Alarm fatigue survey

Specialties Cardiac

Published

I am working on the final project of my RN-BSN bridge program. If you are a hospital nurse who regularly has patients on cardiac telemetry and pulse-oximetry monitors, would you be willing to do me a huge favor by completing a short anonymous 10-question survey? Thank you so much! Feedback on this thread is also welcome. I am working with my hospital to develop clinical alarm management practices that will reduce the risks of alarm fatigue. I'll post survey results on this thread in case you're interested.

Here is the survey link:

https://www.surveymonkey.com/s/CBFXPHK

A definition of alarm fatigue from Ulrich (2013):

Alarm fatigue occurs when nurses or other caregivers, overloaded by being exposed to an excessive number of alarms, become desensitized or immune to the alarms. As a result, the response to alarms can be delayed, alarm limits may be adjusted outside the limits that are safe, and the alarms may be muted or turned off altogether - all of which can create an unsafe situation for the patient.
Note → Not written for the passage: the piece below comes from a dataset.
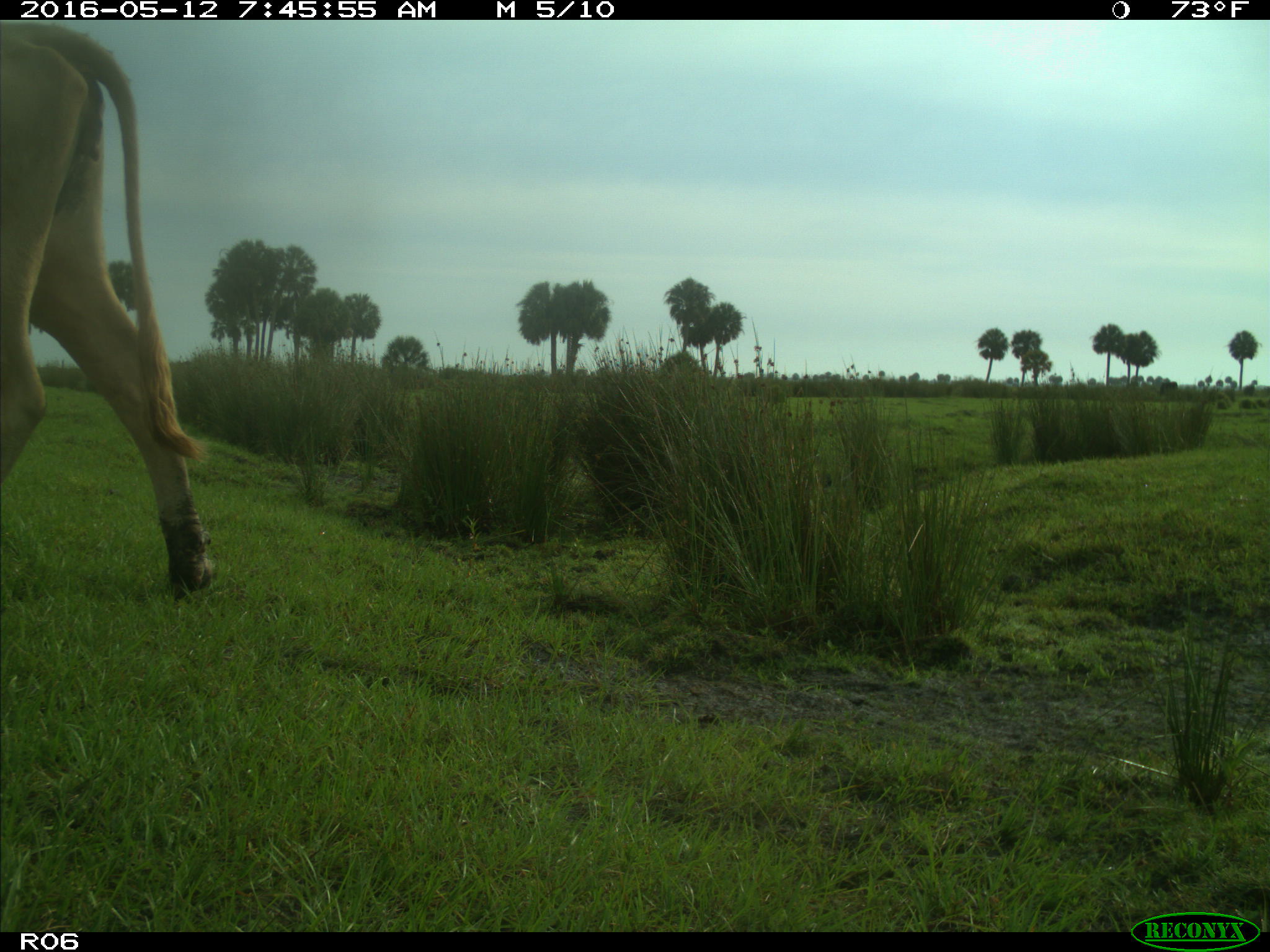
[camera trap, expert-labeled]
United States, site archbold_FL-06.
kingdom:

Ulrich, B. (2013). Alarm fatigue: A growing problem. Nephrology Nursing Journal, 40(4): 293, 346.

Specializes in Emergency/Trauma/Critical Care Nursing.
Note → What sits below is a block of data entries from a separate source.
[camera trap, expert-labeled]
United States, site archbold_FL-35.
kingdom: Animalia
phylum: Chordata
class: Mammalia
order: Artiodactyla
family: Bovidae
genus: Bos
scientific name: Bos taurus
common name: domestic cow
Consider it done. I'm a huge proponent of preventing alarm fatigue, good subject!!

Specializes in Med-Surge, Tele, PCU, CVICU, NSICU.
Specializes in Emergency.
Specializes in Anesthesia, ICU, PCU.

Excellent topic, consider it done!

Specializes in Oncology.

Good survey! I'd say alarm fatigue is a huge problem on my unit. I try to adjust my alarm limits so that they're not always going off, but I find a lot of nurses don't, and some don't even know how. When I've offered to help adjust alarm limits to limit alarms, I'm often met with resistance. On the flip side, I once had a nurse turn off alarms on my patient without asking my permission.
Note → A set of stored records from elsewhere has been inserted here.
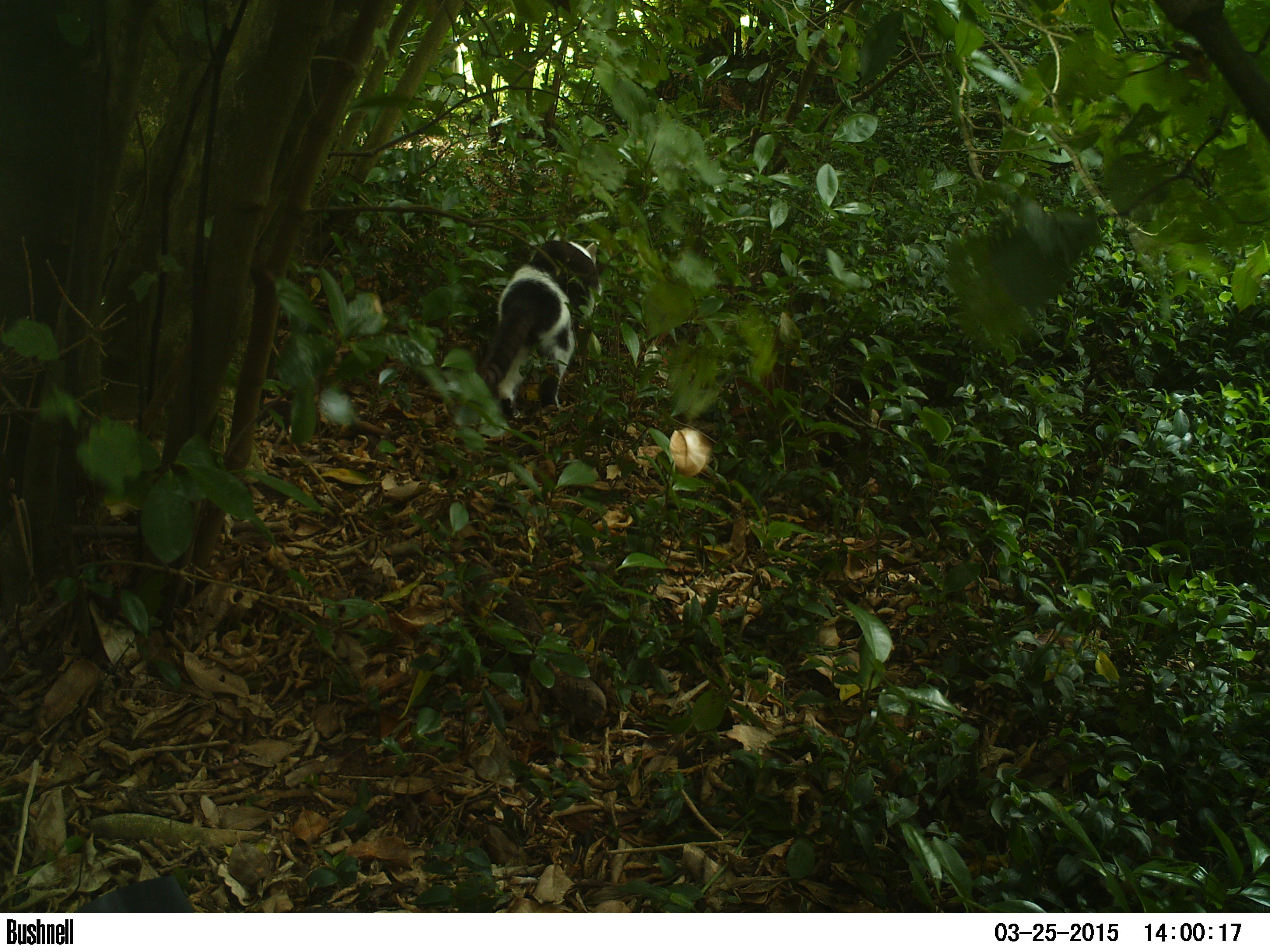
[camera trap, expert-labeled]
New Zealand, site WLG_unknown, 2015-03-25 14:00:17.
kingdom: Animalia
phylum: Chordata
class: Mammalia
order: Carnivora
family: Felidae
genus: Felis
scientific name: Felis catus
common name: domestic cat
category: cat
Cat (domestic cat) (Felis catus).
Specializes in Emergency Nursing.

Done! You may want to add to your data the department of the nurses who took this survey; some of your questions I answered "daily" because I get new patients every day being in the ED. Someone who has the same patient for 12 hours straight would answer that question differently.

I think a large problem is family pressing silent on the monitors--then I may have no idea that a patient is alarming unless I am physically looking at their monitor. Usually if I hear someone else's room alarming, I will walk in and adjust/retake a BP/etc, and then tell the nurse. IE: "Room 24's BP was 88/56 but when I took it again it was 94/72", " I adjusted the ST alarms in Room 30 for you", etc.

Specializes in Orthopedics, Pediatrics.

Done! Good luck!

Thanks everyone!! I'm getting lots of great feedback. I'll be sure to share the results when I'm done :)

Specializes in cardiac-telemetry, hospice, ICU.